With a huge and rapidly growing literature, it is crucial for biomedical researchers to efficiently locate relevant published knowledge. However, they often find it difficult to identify appropriate queries for search engines like PubMed. For example, PubMed might return too many results for a generic keyword, including many irrelevant articles, and return too few results for a specific query, missing many relevant articles. Researchers continue to revise their queries until they get what they want. In fact, 47% of all PubMed queries are followed by a new subsequent query . In this paper, we present a novel approach to query reformulation, which suggests ‘likely’ new queries for a given user query. PubMed is the public search engine for the biomedical literature database MEDLINE, consisting of more than 19 million citations, and is accessed by millions of users each day. It helps users in query reformulation, by providing a functionality called “Also try” (its name recently changed to “Related searches”), which suggests five new queries that are more specific than the given user query. These specific queries result from the addition of related words to the user query, where the added words are selected from the query logs of the search engine. However, we found that this “Also try” functionality performs poorly against an available set of PubMed query logs (see Section III for details). Moreover, it deals only with addition of words, but not with removal and replacement of words from user query strings. Our methods address all the three types of query reformulation; and the performance for the addition type is ten times better than that of PubMed’s “Also try” function.

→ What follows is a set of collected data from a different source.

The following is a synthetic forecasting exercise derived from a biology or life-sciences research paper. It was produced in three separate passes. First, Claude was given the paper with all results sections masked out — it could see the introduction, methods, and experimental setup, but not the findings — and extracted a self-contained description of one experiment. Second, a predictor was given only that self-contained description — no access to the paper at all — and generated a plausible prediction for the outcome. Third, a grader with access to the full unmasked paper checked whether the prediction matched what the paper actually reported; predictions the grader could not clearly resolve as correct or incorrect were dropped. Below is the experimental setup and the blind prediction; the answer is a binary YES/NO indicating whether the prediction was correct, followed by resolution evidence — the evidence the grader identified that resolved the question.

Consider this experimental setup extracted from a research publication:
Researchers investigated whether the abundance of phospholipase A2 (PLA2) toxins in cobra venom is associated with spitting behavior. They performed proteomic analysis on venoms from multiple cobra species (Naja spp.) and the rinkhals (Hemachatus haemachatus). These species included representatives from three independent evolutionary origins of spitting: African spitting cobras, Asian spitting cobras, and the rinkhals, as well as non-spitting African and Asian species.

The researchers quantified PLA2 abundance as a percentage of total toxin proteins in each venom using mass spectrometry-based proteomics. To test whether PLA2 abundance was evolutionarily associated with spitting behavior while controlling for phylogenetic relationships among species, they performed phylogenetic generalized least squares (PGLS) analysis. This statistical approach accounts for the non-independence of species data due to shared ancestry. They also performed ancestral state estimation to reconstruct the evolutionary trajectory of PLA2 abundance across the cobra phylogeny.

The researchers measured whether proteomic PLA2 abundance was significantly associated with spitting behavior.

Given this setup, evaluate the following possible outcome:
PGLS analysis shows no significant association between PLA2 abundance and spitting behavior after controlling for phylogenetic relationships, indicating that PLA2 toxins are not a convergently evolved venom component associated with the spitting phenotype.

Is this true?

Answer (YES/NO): NO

Finding candidate terms for interactive query reformulation can be approached in many ways. One approach is to analyze search engine logs [2, 3]. In search engine logs, each query may be recorded along with the uniform resource locator (URL), which the user selected among the query results. Beeferman and Berger  built a bipar-tite graph for the pairs of query and URL, and applied a clustering algorithm to the graph to group related queries into a cluster, where the other queries in the cluster of the user query can be suggested to the user.
One advantage of this method is its low CPU computational cost, because it does not use actual content of Web pages and search documents, but only the co-occurrences between the queries and URLs. However, the method does not consider the fact that content words can provide useful information for query suggestion which can contribute to the precision of query reformulation.

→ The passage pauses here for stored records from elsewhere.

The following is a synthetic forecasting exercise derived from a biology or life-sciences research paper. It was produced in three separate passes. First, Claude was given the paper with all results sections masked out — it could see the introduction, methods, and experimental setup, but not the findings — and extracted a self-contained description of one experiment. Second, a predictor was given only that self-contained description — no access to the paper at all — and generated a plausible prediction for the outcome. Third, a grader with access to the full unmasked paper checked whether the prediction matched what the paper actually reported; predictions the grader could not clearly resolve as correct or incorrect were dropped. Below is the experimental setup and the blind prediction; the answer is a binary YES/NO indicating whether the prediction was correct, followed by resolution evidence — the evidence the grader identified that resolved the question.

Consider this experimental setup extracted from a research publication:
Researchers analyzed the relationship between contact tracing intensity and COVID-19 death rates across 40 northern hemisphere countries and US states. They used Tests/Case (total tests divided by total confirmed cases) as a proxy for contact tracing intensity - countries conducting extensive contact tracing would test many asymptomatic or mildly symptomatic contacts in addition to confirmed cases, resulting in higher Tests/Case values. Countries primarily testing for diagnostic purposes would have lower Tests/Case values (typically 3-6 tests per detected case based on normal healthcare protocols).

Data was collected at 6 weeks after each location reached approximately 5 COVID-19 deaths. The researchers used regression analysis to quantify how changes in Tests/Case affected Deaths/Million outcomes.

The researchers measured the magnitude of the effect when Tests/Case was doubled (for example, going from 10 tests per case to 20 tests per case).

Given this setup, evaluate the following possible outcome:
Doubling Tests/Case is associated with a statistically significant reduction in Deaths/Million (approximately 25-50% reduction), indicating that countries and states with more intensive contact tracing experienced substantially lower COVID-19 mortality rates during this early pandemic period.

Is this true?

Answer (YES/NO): NO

Lu et al.  proposed a method to automatically produce query suggestions, based on query log analysis. It identifies the most popular queries that contain the initial user search term, and suggests them for query reformulation. This work is the basis for the “Also try” functionality of PubMed. Our approach differs from their method, in that it analyzes the text of search results, to select the most related terms. Another approach to query reformulation is to analyze the content of Web pages. Johnson et al.  extracted bigrams and trigrams from Web pages to find suggestion candidates. Kraft and Zien  used the “anchor text” of hyperlinks for the identification of potential query expansion terms. These two methods are designed for query expansion, that is, addition of words to user queries, but cannot be used for word removal and replacement. Their methods are computationally expensive, as they retrieve and analyze the full content of documents, while long response times of search engines is now not acceptable.

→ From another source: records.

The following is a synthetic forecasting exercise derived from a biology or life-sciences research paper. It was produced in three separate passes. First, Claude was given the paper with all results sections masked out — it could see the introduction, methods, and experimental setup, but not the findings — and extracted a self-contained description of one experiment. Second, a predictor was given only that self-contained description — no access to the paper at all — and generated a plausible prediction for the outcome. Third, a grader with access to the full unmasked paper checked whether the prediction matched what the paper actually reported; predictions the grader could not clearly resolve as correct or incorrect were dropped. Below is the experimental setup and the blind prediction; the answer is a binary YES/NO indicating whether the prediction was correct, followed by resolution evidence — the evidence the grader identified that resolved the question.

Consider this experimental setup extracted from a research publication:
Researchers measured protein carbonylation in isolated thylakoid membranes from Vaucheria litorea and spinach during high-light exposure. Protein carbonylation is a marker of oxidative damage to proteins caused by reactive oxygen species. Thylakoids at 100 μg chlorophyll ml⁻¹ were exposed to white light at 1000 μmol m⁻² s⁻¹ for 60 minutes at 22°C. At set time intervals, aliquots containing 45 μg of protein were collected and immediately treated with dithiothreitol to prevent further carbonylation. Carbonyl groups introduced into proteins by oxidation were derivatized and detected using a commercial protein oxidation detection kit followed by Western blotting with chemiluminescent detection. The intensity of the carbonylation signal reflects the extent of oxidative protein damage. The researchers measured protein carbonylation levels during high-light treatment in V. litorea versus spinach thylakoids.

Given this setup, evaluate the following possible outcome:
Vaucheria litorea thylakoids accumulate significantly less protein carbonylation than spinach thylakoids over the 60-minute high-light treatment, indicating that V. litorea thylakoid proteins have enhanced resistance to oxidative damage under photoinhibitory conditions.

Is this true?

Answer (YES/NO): NO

Pseudo-relevance feedback (or blind feedback) is a technique for improving retrieval accuracy [10-12]. The basic idea of pseudo-relevance feedback is to assume that a small number of top-ranked documents in the initial retrieval results are relevant, and to select from these documents related terms, and add them to the query to improve query representation through query expansion, which generally leads to improvement of retrieval performance. Our approach to the addition of words to the original query is related to this idea, in that it also selects related terms from the top-ranked documents. However, our approach goes further, to compare the documents with a query-independent corpus, to filter query-specific terms.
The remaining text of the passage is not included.